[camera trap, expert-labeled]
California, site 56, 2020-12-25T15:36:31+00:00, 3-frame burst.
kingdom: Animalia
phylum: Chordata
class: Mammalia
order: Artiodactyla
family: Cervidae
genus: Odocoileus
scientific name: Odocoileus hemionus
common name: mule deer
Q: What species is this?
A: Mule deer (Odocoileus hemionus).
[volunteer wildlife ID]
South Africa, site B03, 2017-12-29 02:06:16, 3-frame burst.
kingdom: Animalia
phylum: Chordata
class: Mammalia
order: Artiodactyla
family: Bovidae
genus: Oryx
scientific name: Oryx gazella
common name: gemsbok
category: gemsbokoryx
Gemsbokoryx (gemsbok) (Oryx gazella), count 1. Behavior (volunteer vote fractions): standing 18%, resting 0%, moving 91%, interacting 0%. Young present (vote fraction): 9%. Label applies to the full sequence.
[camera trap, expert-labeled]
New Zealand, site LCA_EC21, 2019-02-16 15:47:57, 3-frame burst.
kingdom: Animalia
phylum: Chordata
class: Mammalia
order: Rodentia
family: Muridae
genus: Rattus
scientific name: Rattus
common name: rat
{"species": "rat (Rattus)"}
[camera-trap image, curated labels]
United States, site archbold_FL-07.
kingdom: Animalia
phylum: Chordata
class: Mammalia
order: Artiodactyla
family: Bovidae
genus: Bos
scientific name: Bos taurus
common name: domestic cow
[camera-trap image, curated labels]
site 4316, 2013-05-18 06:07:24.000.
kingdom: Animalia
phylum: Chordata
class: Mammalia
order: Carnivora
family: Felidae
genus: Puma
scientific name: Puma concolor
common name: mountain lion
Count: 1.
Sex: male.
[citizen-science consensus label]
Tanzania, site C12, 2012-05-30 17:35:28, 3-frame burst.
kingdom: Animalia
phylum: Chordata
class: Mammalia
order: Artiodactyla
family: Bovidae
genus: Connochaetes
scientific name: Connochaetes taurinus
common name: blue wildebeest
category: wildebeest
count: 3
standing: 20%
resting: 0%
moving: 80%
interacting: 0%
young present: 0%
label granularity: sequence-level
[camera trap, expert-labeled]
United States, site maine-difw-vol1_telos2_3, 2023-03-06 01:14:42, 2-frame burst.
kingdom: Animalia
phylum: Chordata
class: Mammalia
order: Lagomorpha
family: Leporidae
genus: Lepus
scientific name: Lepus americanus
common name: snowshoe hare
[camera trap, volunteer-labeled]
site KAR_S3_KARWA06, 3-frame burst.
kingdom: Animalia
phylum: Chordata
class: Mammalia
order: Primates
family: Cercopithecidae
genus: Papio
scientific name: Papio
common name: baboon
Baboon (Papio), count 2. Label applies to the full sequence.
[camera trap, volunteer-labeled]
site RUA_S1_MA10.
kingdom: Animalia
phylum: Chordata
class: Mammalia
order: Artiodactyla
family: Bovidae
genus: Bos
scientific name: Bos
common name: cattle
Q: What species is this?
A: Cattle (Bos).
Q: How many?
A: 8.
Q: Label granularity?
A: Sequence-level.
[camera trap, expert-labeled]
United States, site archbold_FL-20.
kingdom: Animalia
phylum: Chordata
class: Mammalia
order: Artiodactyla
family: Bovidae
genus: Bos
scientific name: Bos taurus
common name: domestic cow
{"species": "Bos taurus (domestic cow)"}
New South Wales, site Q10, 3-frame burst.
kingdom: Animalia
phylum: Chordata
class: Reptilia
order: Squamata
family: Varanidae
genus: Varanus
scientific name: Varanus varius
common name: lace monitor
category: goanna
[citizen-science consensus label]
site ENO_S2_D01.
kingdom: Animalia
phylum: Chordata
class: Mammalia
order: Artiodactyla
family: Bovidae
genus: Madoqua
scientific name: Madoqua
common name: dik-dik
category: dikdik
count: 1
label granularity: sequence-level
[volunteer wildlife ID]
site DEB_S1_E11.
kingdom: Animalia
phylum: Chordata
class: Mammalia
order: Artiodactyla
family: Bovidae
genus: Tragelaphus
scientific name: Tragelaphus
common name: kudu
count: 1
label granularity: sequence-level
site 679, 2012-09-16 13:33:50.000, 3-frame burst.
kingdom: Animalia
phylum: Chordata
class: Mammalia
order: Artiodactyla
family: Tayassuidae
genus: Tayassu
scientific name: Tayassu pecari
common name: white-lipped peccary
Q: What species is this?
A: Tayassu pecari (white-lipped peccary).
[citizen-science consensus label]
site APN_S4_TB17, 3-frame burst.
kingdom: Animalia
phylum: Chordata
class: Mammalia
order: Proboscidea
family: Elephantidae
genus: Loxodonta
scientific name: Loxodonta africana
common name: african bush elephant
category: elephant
......
- **REQUIRED WORK**
Down to the final line, the data above must be copied exactly.

- **ANSWER FOR THIS EXERCISE**
[camera trap, expert-labeled]
California, site 56, 2020-12-25T15:36:31+00:00, 3-frame burst.
kingdom: Animalia
phylum: Chordata
class: Mammalia
order: Artiodactyla
family: Cervidae
genus: Odocoileus
scientific name: Odocoileus hemionus
common name: mule deer
Q: What species is this?
A: Mule deer (Odocoileus hemionus).
[volunteer wildlife ID]
South Africa, site B03, 2017-12-29 02:06:16, 3-frame burst.
kingdom: Animalia
phylum: Chordata
class: Mammalia
order: Artiodactyla
family: Bovidae
genus: Oryx
scientific name: Oryx gazella
common name: gemsbok
category: gemsbokoryx
Gemsbokoryx (gemsbok) (Oryx gazella), count 1. Behavior (volunteer vote fractions): standing 18%, resting 0%, moving 91%, interacting 0%. Young present (vote fraction): 9%. Label applies to the full sequence.
[camera trap, expert-labeled]
New Zealand, site LCA_EC21, 2019-02-16 15:47:57, 3-frame burst.
kingdom: Animalia
phylum: Chordata
class: Mammalia
order: Rodentia
family: Muridae
genus: Rattus
scientific name: Rattus
common name: rat
{"species": "rat (Rattus)"}
[camera-trap image, curated labels]
United States, site archbold_FL-07.
kingdom: Animalia
phylum: Chordata
class: Mammalia
order: Artiodactyla
family: Bovidae
genus: Bos
scientific name: Bos taurus
common name: domestic cow
[camera-trap image, curated labels]
site 4316, 2013-05-18 06:07:24.000.
kingdom: Animalia
phylum: Chordata
class: Mammalia
order: Carnivora
family: Felidae
genus: Puma
scientific name: Puma concolor
common name: mountain lion
Count: 1.
Sex: male.
[citizen-science consensus label]
Tanzania, site C12, 2012-05-30 17:35:28, 3-frame burst.
kingdom: Animalia
phylum: Chordata
class: Mammalia
order: Artiodactyla
family: Bovidae
genus: Connochaetes
scientific name: Connochaetes taurinus
common name: blue wildebeest
category: wildebeest
count: 3
standing: 20%
resting: 0%
moving: 80%
interacting: 0%
young present: 0%
label granularity: sequence-level
[camera trap, expert-labeled]
United States, site maine-difw-vol1_telos2_3, 2023-03-06 01:14:42, 2-frame burst.
kingdom: Animalia
phylum: Chordata
class: Mammalia
order: Lagomorpha
family: Leporidae
genus: Lepus
scientific name: Lepus americanus
common name: snowshoe hare
[camera trap, volunteer-labeled]
site KAR_S3_KARWA06, 3-frame burst.
kingdom: Animalia
phylum: Chordata
class: Mammalia
order: Primates
family: Cercopithecidae
genus: Papio
scientific name: Papio
common name: baboon
Baboon (Papio), count 2. Label applies to the full sequence.
[camera trap, volunteer-labeled]
site RUA_S1_MA10.
kingdom: Animalia
phylum: Chordata
class: Mammalia
order: Artiodactyla
family: Bovidae
genus: Bos
scientific name: Bos
common name: cattle
Q: What species is this?
A: Cattle (Bos).
Q: How many?
A: 8.
Q: Label granularity?
A: Sequence-level.
[camera trap, expert-labeled]
United States, site archbold_FL-20.
kingdom: Animalia
phylum: Chordata
class: Mammalia
order: Artiodactyla
family: Bovidae
genus: Bos
scientific name: Bos taurus
common name: domestic cow
{"species": "Bos taurus (domestic cow)"}
New South Wales, site Q10, 3-frame burst.
kingdom: Animalia
phylum: Chordata
class: Reptilia
order: Squamata
family: Varanidae
genus: Varanus
scientific name: Varanus varius
common name: lace monitor
category: goanna
[citizen-science consensus label]
site ENO_S2_D01.
kingdom: Animalia
phylum: Chordata
class: Mammalia
order: Artiodactyla
family: Bovidae
genus: Madoqua
scientific name: Madoqua
common name: dik-dik
category: dikdik
count: 1
label granularity: sequence-level
[volunteer wildlife ID]
site DEB_S1_E11.
kingdom: Animalia
phylum: Chordata
class: Mammalia
order: Artiodactyla
family: Bovidae
genus: Tragelaphus
scientific name: Tragelaphus
common name: kudu
count: 1
label granularity: sequence-level
site 679, 2012-09-16 13:33:50.000, 3-frame burst.
kingdom: Animalia
phylum: Chordata
class: Mammalia
order: Artiodactyla
family: Tayassuidae
genus: Tayassu
scientific name: Tayassu pecari
common name: white-lipped peccary
Q: What species is this?
A: Tayassu pecari (white-lipped peccary).
[citizen-science consensus label]
site APN_S4_TB17, 3-frame burst.
kingdom: Animalia
phylum: Chordata
class: Mammalia
order: Proboscidea
family: Elephantidae
genus: Loxodonta
scientific name: Loxodonta africana
common name: african bush elephant
category: elephant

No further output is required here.